◆ **Stored records**:
-- START --

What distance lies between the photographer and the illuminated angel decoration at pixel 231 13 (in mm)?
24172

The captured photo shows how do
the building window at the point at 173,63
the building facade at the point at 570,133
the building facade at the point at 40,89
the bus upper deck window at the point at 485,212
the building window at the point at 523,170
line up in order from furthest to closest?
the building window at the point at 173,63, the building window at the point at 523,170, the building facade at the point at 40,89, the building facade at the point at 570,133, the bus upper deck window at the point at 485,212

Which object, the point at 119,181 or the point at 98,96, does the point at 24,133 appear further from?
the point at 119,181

-- END --
-- START --

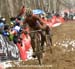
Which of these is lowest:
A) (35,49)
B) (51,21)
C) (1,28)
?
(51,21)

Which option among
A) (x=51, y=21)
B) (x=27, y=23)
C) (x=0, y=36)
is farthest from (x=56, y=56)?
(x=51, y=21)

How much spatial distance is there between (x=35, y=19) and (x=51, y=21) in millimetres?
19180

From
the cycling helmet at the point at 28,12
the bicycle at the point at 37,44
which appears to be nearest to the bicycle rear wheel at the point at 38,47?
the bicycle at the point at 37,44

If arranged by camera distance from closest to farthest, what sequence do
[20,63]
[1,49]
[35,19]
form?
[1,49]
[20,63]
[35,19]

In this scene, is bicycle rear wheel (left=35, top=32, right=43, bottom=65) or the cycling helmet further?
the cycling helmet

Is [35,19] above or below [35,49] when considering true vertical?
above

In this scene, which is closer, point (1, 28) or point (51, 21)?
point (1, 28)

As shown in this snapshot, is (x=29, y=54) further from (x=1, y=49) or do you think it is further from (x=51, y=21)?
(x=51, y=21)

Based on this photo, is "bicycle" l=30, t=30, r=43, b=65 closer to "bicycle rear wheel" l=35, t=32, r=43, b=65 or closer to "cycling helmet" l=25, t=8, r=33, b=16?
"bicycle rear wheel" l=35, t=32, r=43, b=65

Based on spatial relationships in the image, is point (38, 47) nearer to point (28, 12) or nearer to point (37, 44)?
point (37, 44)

-- END --

◆ **Requirements**: Give the records between the lines holding "What distance lies" and "the building window at the point at 173,63, the", inclusive, as a two-column CSV with the header text,answer. Use one row per record, put each field in double quotes, and replace any line breaks inside a field with spaces.

◆ **Completed exercise**:
text,answer
"What distance lies between the photographer and the illuminated angel decoration at pixel 231 13 (in mm)?","24172"
"The captured photo shows how do the building window at the point at 173,63 the building facade at the point at 570,133 the building facade at the point at 40,89 the bus upper deck window at the point at 485,212 the building window at the point at 523,170 line up in order from furthest to closest?","the building window at the point at 173,63, the building window at the point at 523,170, the building facade at the point at 40,89, the building facade at the point at 570,133, the bus upper deck window at the point at 485,212"